Страхов Н. Н. - Толстому Л. Н., 2 ноября 1880 г.

Н. Н. Страхов — Л. Н. Толстому

2 ноября 1880 г. Санкт-Петербург.

2 ноября.

Не будет ли каких распоряжений, бесценный Лев Николаевич? Стасюлевич прислал мне счет1, по которому Вам приходится получить рублей около 550; да я продал Вашей азбуки на 10 р. 40 к. (с вычетом за Тишендорфа и пр.). Это последние деньги от Стасюлевича, и их так много потому, что он покупает все оставшиеся экземпляры Вашей книги. Завтра я могу получить эти деньги; но подожду Ваших распоряжений.

Видел я Достоевского и передал ему Вашу похвалу и любовь. Он очень был обрадован, и я должен был оставить ему листок из Вашего письма, заключающий такие дорогие слова. Немножко его задело Ваше непочтение к Пушкину, которое тут же выражено («лучше всей нашей литературы, включая Пушкина»). «Как, — включая?» спросил он. Я сказал, что Вы и прежде были, а теперь особенно стали большим вольнодумцем.

Сам я все еще ничего хорошего не могу сказать о себе. Лечусь, и, кажется, не без толку. Перестал пьянствовать кофеем и чаем, ем мясо, как только встану, и чувствую себя значительно лучше, крепче. Я бы покаялся Вам в моих внутренних болестях; но меня что-то останавливает. Да! то самое — боязнь наклеветать на себя и перед кем же? — перед Вами. А главный мой недостаток Вы знаете — проклятая зыбкость, не дающая ничему установиться и созреть.

Вл. Соловьев начал свои лекции в Женских Курсах2. Он читает историю философии, рассматривая ее в зависимости от истории религий. Успех большой; девицы теснятся до того, что падают в обморок. На днях он должен начать лекции и в университете, , так как ему не дали штатного места. Я спрашивал профессоров Ламанского и Минаева, о чем он будет читать. Они слышали программу, но не могли мне сказать буквально ничего. Наконец, говорят, Соловьев открывает еще публичные лекции об искусстве

Я написал предисловие к Шопенгауэру3, послал его к Фету, и боюсь, что мы разладим. Я, впрочем, приготовился уступить во всем. Теперь я начинаю любить эту книгу и думаю, что и в этом переводе она очень хороша и должна производить сильное впечатление. Есть страницы восхитительные по своей правде и глубине. Но, читая корректуры, я все больше убедился в его односторонности. Его взгляды на государство, на милосердие, на любовь между мужчиной и женщиной — лишь наполовину верны. Ужели сострадание основано только на том, что в другом я вижу себя же?
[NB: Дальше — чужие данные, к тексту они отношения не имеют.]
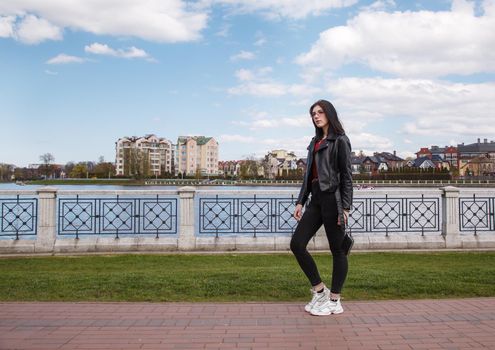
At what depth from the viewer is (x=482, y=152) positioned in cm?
14138

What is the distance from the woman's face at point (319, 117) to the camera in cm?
458

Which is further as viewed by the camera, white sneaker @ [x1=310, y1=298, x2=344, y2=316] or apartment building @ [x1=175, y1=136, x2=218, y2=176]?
apartment building @ [x1=175, y1=136, x2=218, y2=176]

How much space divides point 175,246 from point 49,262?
268cm

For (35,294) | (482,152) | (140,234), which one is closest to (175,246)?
(140,234)

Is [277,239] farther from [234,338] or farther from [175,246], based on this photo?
[234,338]

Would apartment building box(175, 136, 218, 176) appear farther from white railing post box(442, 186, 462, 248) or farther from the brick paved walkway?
the brick paved walkway

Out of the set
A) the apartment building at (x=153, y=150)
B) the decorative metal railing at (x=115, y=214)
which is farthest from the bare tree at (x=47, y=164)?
the decorative metal railing at (x=115, y=214)

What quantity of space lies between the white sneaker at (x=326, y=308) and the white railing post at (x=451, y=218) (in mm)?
7366

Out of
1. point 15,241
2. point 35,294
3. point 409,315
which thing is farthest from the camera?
point 15,241

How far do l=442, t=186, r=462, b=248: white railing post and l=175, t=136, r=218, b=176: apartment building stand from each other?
13032 cm

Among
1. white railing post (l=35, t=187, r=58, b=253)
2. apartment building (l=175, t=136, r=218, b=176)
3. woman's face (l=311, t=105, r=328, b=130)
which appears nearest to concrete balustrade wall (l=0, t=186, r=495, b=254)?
white railing post (l=35, t=187, r=58, b=253)

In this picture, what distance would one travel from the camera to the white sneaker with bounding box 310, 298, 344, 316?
443 cm

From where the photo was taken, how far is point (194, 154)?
144 metres

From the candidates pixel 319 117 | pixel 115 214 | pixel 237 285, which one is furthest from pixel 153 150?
pixel 319 117
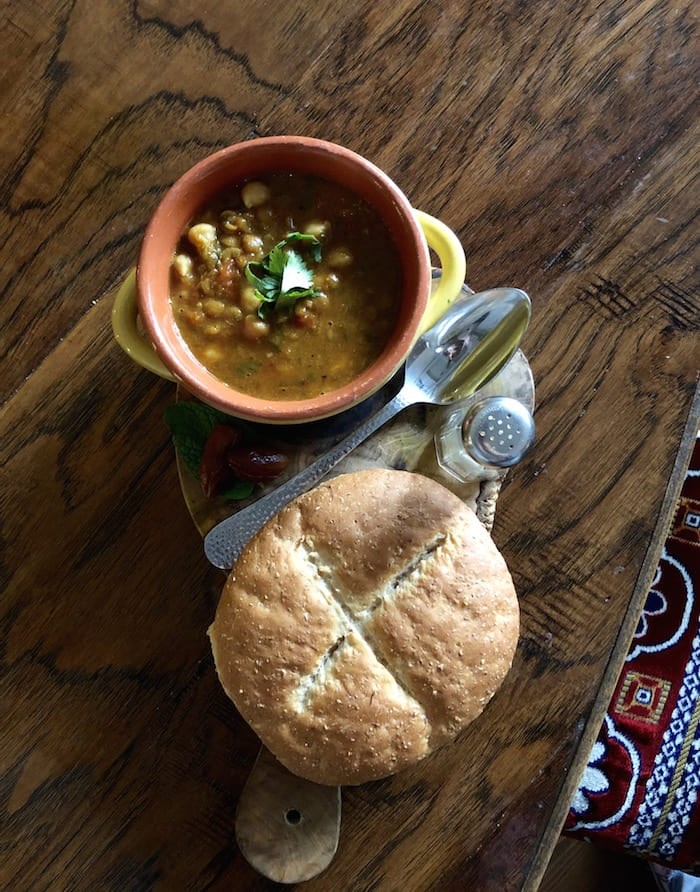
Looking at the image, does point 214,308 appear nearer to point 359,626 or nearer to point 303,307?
point 303,307

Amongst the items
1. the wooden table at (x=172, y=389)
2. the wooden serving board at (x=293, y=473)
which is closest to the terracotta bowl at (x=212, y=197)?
the wooden serving board at (x=293, y=473)

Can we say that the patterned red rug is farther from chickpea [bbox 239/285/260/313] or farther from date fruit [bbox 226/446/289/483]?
chickpea [bbox 239/285/260/313]

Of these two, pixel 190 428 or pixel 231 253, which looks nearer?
pixel 231 253

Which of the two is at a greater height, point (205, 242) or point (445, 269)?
point (445, 269)

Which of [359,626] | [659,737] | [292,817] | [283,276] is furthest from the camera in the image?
[659,737]

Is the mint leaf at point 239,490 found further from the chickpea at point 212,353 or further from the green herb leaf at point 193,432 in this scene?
the chickpea at point 212,353

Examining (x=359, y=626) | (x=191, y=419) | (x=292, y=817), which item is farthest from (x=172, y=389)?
(x=292, y=817)
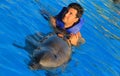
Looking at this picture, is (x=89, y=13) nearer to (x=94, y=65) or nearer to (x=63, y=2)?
(x=63, y=2)

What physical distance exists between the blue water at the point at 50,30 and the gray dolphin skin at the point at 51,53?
0.21 meters

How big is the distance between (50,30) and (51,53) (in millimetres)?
2572

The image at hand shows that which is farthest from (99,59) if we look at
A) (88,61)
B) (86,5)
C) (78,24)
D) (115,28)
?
(86,5)

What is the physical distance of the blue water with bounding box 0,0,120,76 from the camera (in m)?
7.93

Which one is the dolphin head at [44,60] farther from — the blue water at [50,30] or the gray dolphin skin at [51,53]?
the blue water at [50,30]

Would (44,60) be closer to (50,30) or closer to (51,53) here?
(51,53)

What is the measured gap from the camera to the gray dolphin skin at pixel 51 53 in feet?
25.0

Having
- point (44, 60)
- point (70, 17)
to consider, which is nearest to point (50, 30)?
point (70, 17)

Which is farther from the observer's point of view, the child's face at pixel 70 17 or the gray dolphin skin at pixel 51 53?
the child's face at pixel 70 17

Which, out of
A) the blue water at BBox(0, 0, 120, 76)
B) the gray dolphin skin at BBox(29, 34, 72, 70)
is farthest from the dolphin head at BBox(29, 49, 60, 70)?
the blue water at BBox(0, 0, 120, 76)

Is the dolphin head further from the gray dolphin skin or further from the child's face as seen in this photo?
the child's face

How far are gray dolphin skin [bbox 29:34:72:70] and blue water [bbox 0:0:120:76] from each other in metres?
0.21

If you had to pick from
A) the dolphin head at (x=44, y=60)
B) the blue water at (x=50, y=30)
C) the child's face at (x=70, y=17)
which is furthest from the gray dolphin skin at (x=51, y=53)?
the child's face at (x=70, y=17)

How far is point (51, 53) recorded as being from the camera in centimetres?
779
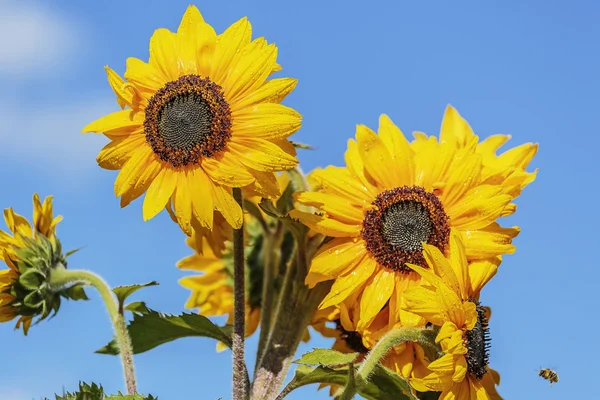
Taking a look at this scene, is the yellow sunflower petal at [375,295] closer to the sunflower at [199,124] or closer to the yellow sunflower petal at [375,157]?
the yellow sunflower petal at [375,157]

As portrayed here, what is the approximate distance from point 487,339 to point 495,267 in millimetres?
267

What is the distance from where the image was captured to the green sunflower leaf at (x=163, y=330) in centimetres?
355

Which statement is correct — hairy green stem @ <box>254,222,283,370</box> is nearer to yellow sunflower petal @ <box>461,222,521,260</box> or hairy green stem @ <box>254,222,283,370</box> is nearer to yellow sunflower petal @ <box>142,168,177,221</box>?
yellow sunflower petal @ <box>142,168,177,221</box>

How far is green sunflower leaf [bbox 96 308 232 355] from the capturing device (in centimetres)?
355

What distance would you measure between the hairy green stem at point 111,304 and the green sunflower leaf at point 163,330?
99 millimetres

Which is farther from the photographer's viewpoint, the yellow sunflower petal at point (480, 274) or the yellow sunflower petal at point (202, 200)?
the yellow sunflower petal at point (480, 274)

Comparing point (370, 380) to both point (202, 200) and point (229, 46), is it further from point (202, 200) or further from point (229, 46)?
point (229, 46)

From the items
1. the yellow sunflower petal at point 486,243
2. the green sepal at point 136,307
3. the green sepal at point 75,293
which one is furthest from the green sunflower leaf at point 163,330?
the yellow sunflower petal at point 486,243

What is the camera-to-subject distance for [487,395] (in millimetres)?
3266

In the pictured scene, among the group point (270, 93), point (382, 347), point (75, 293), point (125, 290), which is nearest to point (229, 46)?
point (270, 93)

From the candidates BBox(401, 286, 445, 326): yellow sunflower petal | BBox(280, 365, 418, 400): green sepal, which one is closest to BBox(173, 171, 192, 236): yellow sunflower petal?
BBox(280, 365, 418, 400): green sepal

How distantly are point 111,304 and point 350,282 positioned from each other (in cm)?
106

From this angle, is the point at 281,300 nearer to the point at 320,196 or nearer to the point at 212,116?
the point at 320,196

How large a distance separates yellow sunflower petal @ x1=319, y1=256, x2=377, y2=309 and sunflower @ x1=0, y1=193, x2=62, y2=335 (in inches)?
53.8
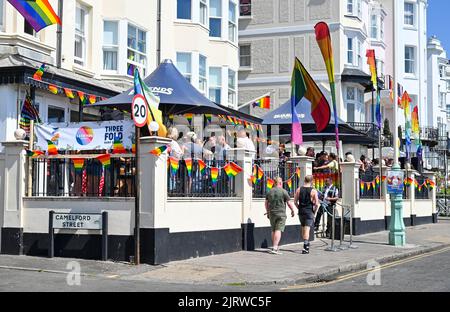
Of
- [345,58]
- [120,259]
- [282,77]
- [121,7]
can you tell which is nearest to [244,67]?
[282,77]

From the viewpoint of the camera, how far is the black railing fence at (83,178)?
1331cm

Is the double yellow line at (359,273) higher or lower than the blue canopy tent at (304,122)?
lower

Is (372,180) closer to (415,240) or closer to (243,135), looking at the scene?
(415,240)

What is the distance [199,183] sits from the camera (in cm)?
1431

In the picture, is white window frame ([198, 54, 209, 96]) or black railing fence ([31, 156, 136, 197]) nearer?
black railing fence ([31, 156, 136, 197])

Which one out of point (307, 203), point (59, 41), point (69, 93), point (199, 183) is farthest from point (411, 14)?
point (199, 183)

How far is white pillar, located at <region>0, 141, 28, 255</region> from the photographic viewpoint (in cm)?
1373

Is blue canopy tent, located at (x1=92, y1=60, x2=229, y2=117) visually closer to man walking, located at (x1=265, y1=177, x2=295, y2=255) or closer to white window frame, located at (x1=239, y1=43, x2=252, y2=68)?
man walking, located at (x1=265, y1=177, x2=295, y2=255)

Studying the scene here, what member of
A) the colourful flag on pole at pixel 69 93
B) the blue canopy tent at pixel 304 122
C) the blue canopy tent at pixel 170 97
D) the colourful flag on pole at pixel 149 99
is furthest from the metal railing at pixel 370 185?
the colourful flag on pole at pixel 149 99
Это эгоистическое сострадание, как есть сострадание сластолюбивое, гордое и т. д. Настоящее же сострадание основано на признании самобытности, самостоятельности других существ, другой жизни, и на способности отречься, отвлечься от себя и от своей жизни. Если я бескорыстно люблю эту чужую жизнь и бескорыстно ей помогаю — я благодетельный, сострадательный человек. А сострадать только мучениям — это лишь крайний случай, тот, в котором и тупой человек не может не почувствовать желания помочь.
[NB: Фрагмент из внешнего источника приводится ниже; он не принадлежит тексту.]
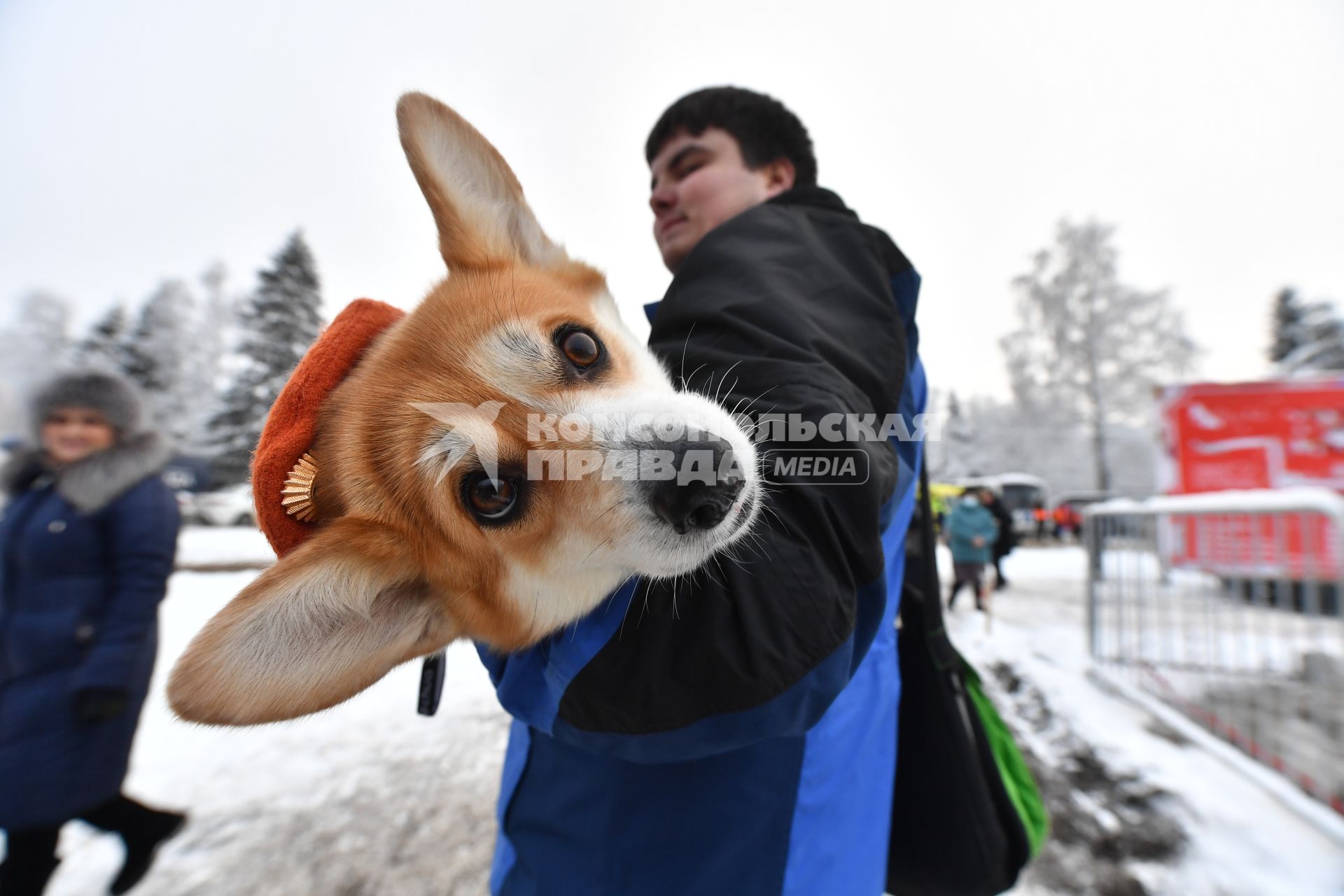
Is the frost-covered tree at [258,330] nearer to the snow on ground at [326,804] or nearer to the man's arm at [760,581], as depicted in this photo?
the snow on ground at [326,804]

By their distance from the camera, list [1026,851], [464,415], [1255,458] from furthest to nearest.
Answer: [1255,458] < [1026,851] < [464,415]

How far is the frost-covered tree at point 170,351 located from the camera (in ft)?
78.6

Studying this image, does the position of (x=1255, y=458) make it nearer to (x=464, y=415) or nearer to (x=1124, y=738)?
(x=1124, y=738)

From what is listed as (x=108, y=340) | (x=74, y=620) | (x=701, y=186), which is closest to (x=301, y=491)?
(x=701, y=186)

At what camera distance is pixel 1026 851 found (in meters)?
1.64

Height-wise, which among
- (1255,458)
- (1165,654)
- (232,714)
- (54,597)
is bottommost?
(1165,654)

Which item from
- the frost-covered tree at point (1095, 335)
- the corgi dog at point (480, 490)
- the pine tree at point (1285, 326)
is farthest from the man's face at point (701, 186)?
the pine tree at point (1285, 326)

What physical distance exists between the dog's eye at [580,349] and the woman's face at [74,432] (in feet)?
10.0

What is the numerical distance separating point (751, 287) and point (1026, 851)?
1.84 meters

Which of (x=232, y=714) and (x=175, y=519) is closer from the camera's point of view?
(x=232, y=714)

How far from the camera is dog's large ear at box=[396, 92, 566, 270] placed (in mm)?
1444

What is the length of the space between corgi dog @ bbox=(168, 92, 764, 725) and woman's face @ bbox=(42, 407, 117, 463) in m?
2.71

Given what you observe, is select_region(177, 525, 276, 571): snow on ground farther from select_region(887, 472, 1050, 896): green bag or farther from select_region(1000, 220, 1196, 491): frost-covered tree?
select_region(1000, 220, 1196, 491): frost-covered tree

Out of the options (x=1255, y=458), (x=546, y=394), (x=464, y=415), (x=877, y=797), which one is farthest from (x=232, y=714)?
(x=1255, y=458)
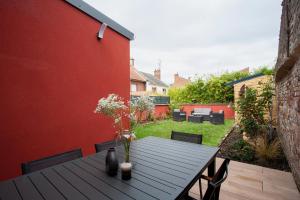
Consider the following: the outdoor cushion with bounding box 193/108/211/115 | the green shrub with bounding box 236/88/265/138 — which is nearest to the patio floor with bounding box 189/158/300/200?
the green shrub with bounding box 236/88/265/138

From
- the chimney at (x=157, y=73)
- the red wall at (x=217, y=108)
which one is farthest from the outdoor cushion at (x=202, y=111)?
the chimney at (x=157, y=73)

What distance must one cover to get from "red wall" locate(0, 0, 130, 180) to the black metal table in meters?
1.21

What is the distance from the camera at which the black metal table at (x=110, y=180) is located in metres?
1.05

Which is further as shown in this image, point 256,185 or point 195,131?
point 195,131

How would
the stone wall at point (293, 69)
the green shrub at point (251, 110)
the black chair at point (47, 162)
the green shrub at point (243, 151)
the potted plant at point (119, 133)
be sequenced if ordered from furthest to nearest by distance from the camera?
the green shrub at point (251, 110) → the green shrub at point (243, 151) → the stone wall at point (293, 69) → the black chair at point (47, 162) → the potted plant at point (119, 133)

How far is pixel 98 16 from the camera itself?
10.8 feet

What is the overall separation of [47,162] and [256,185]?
10.5 ft

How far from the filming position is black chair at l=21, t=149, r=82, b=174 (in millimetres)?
1408

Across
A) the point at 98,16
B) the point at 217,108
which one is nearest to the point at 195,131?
the point at 217,108

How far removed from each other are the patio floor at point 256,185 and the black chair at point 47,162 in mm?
1866

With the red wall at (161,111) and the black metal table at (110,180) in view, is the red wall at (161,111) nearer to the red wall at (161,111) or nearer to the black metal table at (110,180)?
the red wall at (161,111)

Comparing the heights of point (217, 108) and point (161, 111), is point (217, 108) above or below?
above

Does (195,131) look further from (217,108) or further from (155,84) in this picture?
(155,84)

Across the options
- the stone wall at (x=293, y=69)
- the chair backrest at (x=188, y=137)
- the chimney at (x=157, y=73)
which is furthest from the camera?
the chimney at (x=157, y=73)
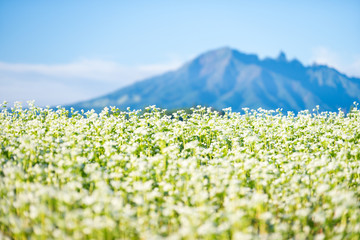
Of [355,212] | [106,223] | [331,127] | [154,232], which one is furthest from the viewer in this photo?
[331,127]

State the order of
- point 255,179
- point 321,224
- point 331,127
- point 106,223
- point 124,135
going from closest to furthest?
point 106,223
point 321,224
point 255,179
point 124,135
point 331,127

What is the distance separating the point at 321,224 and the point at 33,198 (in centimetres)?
629

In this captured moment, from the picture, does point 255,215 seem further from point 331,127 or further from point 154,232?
point 331,127

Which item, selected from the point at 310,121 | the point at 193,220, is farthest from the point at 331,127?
the point at 193,220

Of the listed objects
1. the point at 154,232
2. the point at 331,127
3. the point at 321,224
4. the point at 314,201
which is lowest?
the point at 154,232

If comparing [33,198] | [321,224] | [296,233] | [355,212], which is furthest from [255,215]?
[33,198]

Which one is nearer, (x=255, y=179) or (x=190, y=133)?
(x=255, y=179)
Простите, бесценный Лев Николаевич! Не забывайте моего безмерного уважения и моей неизменной любви. Поклонитесь всем, кто меня помнит.

Ваш

Примечания

1 За сочинения Толстого, напечатанные в IX томе «Русской библиотеки».

2 

3 Предисловие к сочинению А. Шопенгауэра «Мир как воля и представление», в переводе Фета, вышедшему в СПб. в 1881 г. с посвящением Страхову.